¿Actividad sin riesgo?
Cuesta imaginar que la jefa de Estado de un país agropecuario como la Argentina dijera semejante cosa. Es decir que desconociera que el productor depende del comportamiento de la naturaleza.
Y esto más allá de los adelantos tecnológicos, verificados en las últimas décadas, que han minimizado en gran medida los factores aleatorios de la producción primaria.
Los prejuicios ideológicos de este gobierno hacia el campo –al que ha demonizado como la maldita “oligarquía”- son tan fuertes que se llegó a ese colmo.
El discurso cerraba con aquello de la “avaricia” de tipos que, insolidarios por naturaleza, no estaban dispuestos a repartir la “renta extraordinaria” de sus explotaciones.
Pero acaso nada sublevó tanto a los chacareros como los dichos presidenciales sobre que la actividad agrícola estaba exenta de riesgo. Porque se los tachaba, poco menos, de haraganes que vivían de renta.
¿No fue Cristina K, además, que a tono con este prejuicio, en medio de los piquetes de ruta de los productores, quien dijo: “¿qué trabajador puede estar 90 días sin trabajar?. Sólo ellos que han acumulado mucha riqueza”.
La presidenta de un país agropecuario descerrajaba, así, sobre los productores de la tierra, este anatema bíblico: “La avaricia congela el corazón de los ricos. Recordemos que la avaricia es el pecado que Dios más condena”.
Pero fue la misma Cristina K quien, ya de vuelta de esos días de furia, y en función de los giros discursivos que imponía el malhumor social, también se desdijo.
En uno de los tantos actos oficiales, el último tiempo, calificó al productor rural de ser “un empresario que invierte y arriesga” y que tiene “las manos callosas” de trabajar “de sol a sol”, que sufre “con el granizo y la falta de lluvia”.
Más allá de estos devaneos oficiales, lo cierto es que la actual sequía, la más brava de los últimos 70 años, ha colocado contra las cuerdas a miles de pequeños y medianos productores.
Las cifras de pérdidas económicas para el país son cuantiosas. Pero lo más grave es la ruina a que se ven condenadas tantas familias rurales, que observan que sus tierras ya no dan frutos.
Vuelve a la memoria, así, el relato de nuestros abuelos gringos, que colonizaron por ejemplo Entre Ríos –una de las provincias hoy más castigadas por el clima-, sobre pérdidas históricas por falta de lluvia.

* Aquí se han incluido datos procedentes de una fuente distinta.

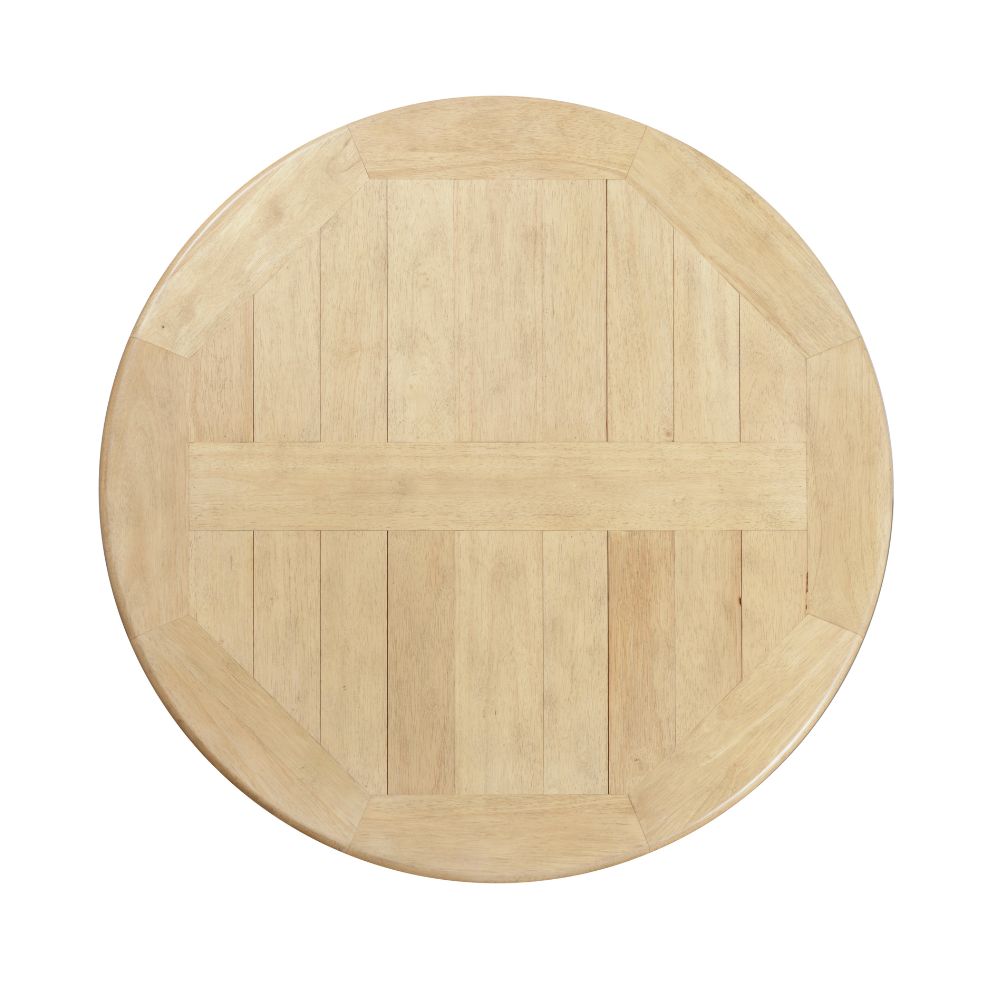 Bateau Bay Indoor Round Timber Coffee Table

Comprendemos, ahora en perspectiva, por qué el productor, sobre todo el chacarero, ruega a Dios para que el clima lo ayude en la siembra y en la cosecha. Es que su suerte, en gran medida, está atada a lo que dictamine la naturaleza.

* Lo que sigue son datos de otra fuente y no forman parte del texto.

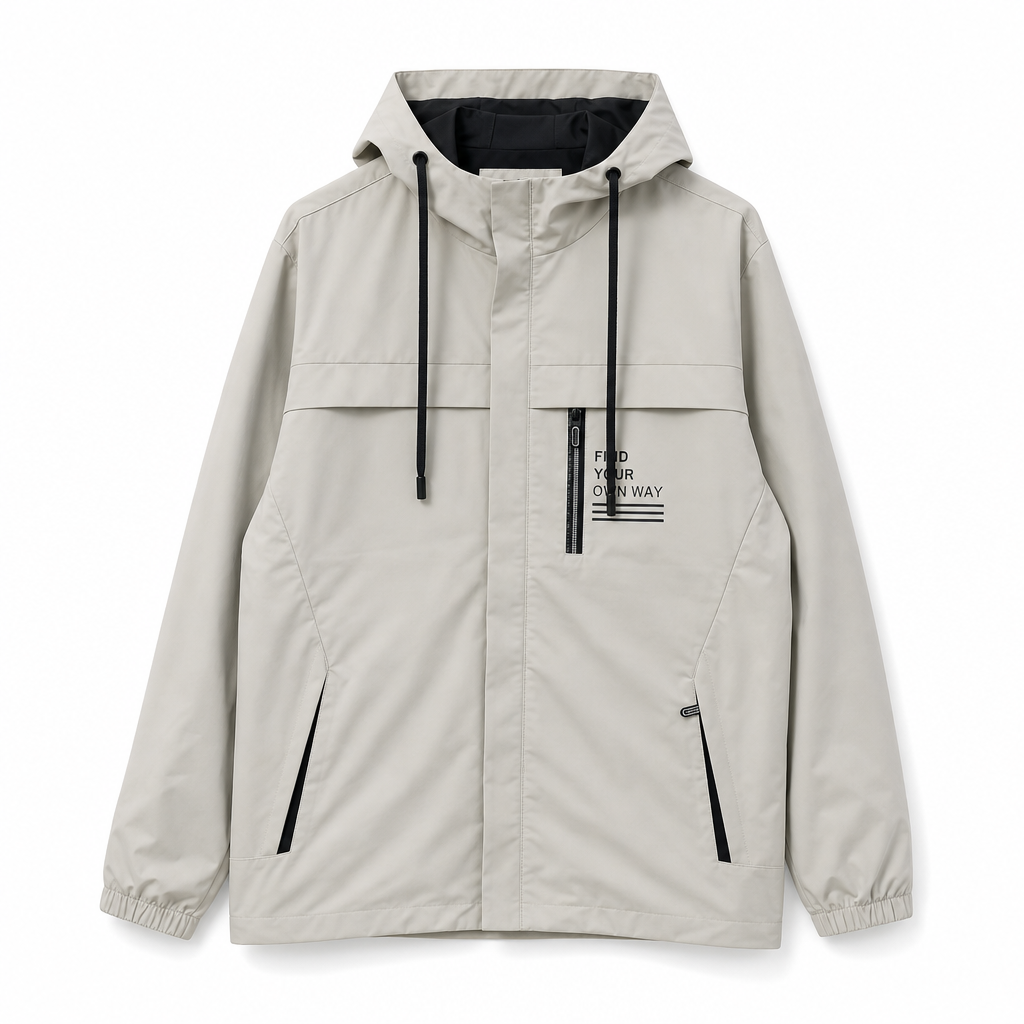 🖤Black Friday Sale:50% OFF🖤🍁🧥 Men's Outdoor Windbreaker with Detachable Hood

Estos días, en la localidad de Viale, el cura párroco convocó a la comunidad, familias chacareras angustiadas por su suerte, para rezar al cielo. Gente mayor, padres de familia, jóvenes y chicos, hicieron una demostración de fe conmovedora.
El sacerdote, en diálogo con la prensa, explicó que el encuentro sirvió, entre otras cosas, para recordarle a los más jóvenes la importancia de labrar la tierra y la cultura del trabajo que ello representa.
Es que el hombre de campo –hablamos de aquel que está arraigado al suelo- conoce como ningún otro el sentido del riesgo económico que lleva implícito su oficio.
Ocurre que con la tierra –y la sequía lo verifica- nunca se está seguro de nada. Probablemente esto nunca lo entienda quien vive de la renta del Estado, que percibe invariablemente su sueldo a fin de mes, más allá de las inclemencias climáticas.